» **Source document**
· · · · · · ·

In Eyelet Investment Corp. v. Zhou (Ont CA, 2026) the Ontario Court of Appeal dismisses a plaintiff-developer's breached APS appeal, this brought against orders which "dismissed the appellant’s motion for summary judgment and dismissed the claim on the basis that the appellant had failed to mitigate its damages".

Here the court considers recognized practice in anticipatory repudiation situations:
[2] The respondent agreed to buy a home in a development built by the appellant for $1,680,151.38 and paid deposits amounting to $127,500. The scheduled closing date was September 28, 2017. On September 11, 2017, the respondent’s counsel told counsel for the appellant that the respondent was terminating the agreement of purchase and sale (the “APS”). The appellant advised that it would treat the termination as an anticipatory breach and take steps to mitigate its damages. ....

· · · · · · ·

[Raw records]
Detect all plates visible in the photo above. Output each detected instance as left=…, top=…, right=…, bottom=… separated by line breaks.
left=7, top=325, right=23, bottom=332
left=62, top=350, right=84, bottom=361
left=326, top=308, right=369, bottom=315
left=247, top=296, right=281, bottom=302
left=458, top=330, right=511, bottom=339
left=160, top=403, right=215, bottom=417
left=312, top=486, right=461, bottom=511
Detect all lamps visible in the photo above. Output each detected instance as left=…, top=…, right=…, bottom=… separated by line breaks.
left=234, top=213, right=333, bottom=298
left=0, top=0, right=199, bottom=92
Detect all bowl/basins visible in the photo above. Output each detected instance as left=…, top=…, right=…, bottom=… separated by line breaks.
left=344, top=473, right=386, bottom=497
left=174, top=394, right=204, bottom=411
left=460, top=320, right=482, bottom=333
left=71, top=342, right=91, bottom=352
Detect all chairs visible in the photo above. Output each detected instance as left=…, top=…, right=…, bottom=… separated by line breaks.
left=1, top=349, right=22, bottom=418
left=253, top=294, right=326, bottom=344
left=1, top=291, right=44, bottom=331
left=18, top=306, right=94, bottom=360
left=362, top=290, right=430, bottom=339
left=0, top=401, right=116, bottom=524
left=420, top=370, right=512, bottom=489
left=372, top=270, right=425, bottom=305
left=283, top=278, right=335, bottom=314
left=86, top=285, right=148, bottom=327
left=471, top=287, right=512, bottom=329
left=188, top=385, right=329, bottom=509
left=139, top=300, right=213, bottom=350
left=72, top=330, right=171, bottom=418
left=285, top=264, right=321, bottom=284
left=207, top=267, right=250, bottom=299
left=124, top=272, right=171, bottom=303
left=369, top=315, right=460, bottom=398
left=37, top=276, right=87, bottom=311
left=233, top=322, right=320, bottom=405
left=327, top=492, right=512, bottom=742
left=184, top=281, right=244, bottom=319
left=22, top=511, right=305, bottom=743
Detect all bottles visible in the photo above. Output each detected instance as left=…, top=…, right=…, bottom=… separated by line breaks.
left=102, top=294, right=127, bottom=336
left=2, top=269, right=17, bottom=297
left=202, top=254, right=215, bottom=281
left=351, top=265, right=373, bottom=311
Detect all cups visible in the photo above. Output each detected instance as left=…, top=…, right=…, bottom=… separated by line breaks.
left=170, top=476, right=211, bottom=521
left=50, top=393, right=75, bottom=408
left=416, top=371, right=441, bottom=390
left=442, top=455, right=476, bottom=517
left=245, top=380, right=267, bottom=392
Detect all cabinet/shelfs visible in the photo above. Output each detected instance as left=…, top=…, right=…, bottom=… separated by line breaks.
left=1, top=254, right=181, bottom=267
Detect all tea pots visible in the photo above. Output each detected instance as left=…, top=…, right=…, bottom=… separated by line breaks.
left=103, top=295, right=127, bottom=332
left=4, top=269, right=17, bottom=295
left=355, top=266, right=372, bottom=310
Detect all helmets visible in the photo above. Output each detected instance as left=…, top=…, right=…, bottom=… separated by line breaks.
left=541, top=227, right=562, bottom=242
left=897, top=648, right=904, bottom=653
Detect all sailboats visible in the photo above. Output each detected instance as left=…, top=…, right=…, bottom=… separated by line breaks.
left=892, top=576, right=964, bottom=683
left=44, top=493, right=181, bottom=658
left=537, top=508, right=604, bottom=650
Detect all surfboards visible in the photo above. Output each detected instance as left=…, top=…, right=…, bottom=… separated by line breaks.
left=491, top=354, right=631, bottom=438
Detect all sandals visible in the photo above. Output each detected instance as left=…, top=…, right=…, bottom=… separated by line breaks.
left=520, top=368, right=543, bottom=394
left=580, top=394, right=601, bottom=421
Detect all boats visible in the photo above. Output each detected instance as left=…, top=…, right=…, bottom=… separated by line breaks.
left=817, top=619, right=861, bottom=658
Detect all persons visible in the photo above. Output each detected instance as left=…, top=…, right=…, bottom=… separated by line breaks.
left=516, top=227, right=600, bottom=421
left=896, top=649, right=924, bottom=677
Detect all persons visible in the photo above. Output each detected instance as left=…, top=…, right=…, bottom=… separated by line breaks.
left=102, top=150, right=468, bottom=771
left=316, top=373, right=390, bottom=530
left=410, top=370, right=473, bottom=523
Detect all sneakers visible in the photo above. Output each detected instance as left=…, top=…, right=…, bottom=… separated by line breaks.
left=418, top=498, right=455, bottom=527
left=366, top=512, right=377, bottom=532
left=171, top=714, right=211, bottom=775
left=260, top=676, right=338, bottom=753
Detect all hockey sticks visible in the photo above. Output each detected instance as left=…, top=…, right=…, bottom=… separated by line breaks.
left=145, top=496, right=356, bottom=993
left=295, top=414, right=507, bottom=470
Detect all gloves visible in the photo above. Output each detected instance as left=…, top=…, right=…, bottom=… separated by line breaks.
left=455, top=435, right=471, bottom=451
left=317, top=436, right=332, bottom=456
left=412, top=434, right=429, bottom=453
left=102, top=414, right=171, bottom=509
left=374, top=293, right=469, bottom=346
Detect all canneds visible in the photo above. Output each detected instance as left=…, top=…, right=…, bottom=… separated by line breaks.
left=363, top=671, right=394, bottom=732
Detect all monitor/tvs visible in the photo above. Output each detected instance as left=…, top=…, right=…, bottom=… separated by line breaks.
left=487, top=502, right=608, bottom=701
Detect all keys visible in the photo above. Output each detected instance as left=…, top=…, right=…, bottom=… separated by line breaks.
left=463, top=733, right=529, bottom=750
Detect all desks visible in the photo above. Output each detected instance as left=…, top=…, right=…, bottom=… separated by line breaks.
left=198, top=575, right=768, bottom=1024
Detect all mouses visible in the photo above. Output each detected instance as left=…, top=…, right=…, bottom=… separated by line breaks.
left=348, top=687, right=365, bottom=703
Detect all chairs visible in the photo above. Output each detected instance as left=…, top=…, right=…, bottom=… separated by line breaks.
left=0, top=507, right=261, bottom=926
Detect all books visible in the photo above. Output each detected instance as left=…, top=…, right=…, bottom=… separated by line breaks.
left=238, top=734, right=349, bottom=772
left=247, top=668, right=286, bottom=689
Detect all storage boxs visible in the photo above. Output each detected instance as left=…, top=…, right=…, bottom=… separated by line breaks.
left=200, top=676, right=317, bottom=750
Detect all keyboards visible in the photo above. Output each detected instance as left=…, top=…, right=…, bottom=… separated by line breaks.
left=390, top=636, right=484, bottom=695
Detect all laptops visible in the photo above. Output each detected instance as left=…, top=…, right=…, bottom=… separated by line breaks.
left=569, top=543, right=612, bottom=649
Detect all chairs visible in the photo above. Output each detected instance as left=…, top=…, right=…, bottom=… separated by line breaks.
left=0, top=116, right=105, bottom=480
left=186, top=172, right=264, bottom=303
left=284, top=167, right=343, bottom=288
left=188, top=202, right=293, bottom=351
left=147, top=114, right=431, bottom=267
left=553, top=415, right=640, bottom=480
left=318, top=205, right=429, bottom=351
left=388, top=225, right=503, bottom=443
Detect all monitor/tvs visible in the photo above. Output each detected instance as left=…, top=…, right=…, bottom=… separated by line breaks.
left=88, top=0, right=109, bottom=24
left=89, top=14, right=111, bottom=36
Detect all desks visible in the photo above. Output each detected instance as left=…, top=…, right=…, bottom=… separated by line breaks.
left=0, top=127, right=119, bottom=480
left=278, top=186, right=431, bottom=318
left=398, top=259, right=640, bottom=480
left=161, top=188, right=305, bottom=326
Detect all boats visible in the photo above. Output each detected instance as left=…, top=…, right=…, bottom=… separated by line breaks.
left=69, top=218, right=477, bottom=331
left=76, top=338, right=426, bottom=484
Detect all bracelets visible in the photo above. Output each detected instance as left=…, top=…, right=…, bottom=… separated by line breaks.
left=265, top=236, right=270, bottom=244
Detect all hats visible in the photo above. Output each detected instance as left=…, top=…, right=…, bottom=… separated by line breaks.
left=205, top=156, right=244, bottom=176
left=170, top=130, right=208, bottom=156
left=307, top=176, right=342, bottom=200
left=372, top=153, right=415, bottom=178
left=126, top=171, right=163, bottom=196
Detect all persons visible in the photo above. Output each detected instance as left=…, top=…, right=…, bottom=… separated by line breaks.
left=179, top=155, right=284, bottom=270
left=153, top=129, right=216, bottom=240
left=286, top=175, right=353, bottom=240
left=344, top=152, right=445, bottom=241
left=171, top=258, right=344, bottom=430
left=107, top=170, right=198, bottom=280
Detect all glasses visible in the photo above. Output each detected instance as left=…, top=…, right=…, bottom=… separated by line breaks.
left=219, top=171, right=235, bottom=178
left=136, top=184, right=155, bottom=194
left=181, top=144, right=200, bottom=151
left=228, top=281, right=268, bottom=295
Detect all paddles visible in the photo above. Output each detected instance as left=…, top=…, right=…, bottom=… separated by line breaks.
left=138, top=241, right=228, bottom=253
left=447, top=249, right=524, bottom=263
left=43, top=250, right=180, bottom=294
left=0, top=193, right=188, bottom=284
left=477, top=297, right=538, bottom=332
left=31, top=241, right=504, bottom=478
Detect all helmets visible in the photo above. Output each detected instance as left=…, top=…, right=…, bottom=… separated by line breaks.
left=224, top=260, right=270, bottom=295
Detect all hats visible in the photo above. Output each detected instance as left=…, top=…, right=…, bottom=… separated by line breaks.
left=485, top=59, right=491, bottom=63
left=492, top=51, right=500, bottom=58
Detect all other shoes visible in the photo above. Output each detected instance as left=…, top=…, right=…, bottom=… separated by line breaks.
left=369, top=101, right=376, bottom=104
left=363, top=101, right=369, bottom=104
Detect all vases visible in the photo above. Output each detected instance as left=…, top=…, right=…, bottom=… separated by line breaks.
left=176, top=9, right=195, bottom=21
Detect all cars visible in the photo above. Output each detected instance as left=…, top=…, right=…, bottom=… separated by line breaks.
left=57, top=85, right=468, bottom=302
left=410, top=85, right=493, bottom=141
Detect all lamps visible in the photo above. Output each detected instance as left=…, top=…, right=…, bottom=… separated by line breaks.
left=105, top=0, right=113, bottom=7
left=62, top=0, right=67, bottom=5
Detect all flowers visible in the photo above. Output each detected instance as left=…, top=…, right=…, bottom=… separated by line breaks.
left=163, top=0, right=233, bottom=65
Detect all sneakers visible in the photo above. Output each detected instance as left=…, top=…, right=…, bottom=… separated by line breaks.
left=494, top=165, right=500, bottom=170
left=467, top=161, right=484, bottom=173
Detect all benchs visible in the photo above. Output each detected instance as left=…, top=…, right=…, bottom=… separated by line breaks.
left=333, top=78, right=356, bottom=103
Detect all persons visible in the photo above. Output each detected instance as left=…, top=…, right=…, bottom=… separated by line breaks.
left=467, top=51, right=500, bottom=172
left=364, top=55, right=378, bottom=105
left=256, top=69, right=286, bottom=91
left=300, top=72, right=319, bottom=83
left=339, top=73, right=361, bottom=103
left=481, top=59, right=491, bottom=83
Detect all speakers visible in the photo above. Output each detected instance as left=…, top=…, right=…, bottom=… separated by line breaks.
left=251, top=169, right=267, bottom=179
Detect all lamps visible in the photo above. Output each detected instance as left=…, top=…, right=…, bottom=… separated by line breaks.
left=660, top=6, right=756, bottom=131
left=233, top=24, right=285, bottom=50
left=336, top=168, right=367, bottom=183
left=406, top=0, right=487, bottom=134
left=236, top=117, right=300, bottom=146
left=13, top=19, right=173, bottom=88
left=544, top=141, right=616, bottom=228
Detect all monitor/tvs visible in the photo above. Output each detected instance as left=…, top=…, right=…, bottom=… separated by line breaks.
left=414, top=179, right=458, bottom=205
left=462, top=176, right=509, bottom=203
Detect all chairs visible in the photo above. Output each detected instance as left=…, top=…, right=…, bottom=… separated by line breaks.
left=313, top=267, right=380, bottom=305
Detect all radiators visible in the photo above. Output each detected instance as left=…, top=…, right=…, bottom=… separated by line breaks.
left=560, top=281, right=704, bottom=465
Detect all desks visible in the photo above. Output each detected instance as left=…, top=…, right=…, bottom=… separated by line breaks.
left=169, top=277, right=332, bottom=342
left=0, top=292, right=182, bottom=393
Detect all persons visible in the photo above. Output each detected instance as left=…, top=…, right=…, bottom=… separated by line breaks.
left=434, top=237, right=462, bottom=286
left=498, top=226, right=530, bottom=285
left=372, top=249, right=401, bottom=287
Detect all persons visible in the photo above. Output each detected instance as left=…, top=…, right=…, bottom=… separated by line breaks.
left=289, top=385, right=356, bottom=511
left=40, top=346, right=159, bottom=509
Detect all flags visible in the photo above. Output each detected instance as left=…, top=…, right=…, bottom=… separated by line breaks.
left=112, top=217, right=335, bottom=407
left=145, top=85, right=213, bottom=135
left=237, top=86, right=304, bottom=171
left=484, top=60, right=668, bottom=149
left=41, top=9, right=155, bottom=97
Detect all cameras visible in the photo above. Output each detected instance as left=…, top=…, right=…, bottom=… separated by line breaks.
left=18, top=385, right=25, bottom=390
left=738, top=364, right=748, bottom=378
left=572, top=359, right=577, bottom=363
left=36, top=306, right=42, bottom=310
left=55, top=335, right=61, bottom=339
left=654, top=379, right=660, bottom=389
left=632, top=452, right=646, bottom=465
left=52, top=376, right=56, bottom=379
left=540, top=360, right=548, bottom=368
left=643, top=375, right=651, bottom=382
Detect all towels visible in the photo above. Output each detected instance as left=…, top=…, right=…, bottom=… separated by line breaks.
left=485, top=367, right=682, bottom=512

· · · · · · ·

» **Set exercise 1**
In the case summary about Eyelet Investment Corp. v. Zhou, what was the scheduled closing date for the home purchase?
» **Set exercise 2**
Summarize the case summary about Eyelet Investment Corp. v. Zhou in two sentences.
» **Set exercise 3**
Carry on the case summary about Eyelet Investment Corp. v. Zhou from the point where it stops.

» **Exercise result 1**
September 28, 2017.

» **Exercise result 2**
In Eyelet Investment Corp. v. Zhou (Ont CA, 2026), the Ontario Court of Appeal dismissed a developer's appeal against orders that dismissed its summary judgment motion and its claim because it had failed to mitigate its damages. The respondent had agreed to buy a home in the appellant's development for $1,680,151.38 and paid $127,500 in deposits, then terminated the agreement on September 11, 2017, and the appellant said it would treat this as an anticipatory breach and mitigate its damages.

» **Exercise result 3**
. Leeder Automotive Inc. v. Warwick

In Leeder Automotive Inc. v. Warwick (Ont CA, 2023) the Court of Appeal considered (and dismissed) an appeal of an issue of repudiation of a share-sale provision, itself an option under a unanimous shareholder's agreement (USA) - here being a condition that a fresh evaluation conducted by an agreed upon "independent business valuator" be conducted upon share sale:
[64] It was open to the application judge to find that the failure to obtain an independent appraisal of the Corporation’s real estate holdings was a repudiatory breach of the share-purchase agreement. Afterall, Leeder’s real estate holdings were an essential component of the Corporation’s value, and the value of its shares. The point of Article 12 was to generate the fair market value of the company based in part on a fair value for these holdings. Bypassing the requirements put in place to generate a fair value would therefore undermine the purpose of this article altogether.

[65] A similar analysis applies to Leeder’s attempts to undo the application judge’s findings in relation to the BDO valuation. As noted above, Article 12.1 requires that the accountants or auditors “shall use generally accepted accounting principles applied on a basis consistent with those used in the preceding fiscal year”. As noted above, when draft financial statements were sent to Mr. Leeder, BDO wrote: “Paragraph 12.1 requires GAAP financial statements, being a Review of Audit Engagement. The draft financials are a Notice to Reader engagement only and are not GAAP” (emphasis added). This draft included the TDI Settlement. Subsequent statements excluded the TDI Settlement. The application judge concluded that this exclusion must have been on the basis of Mr. Leeder’s instructions. This conclusion was reasonable.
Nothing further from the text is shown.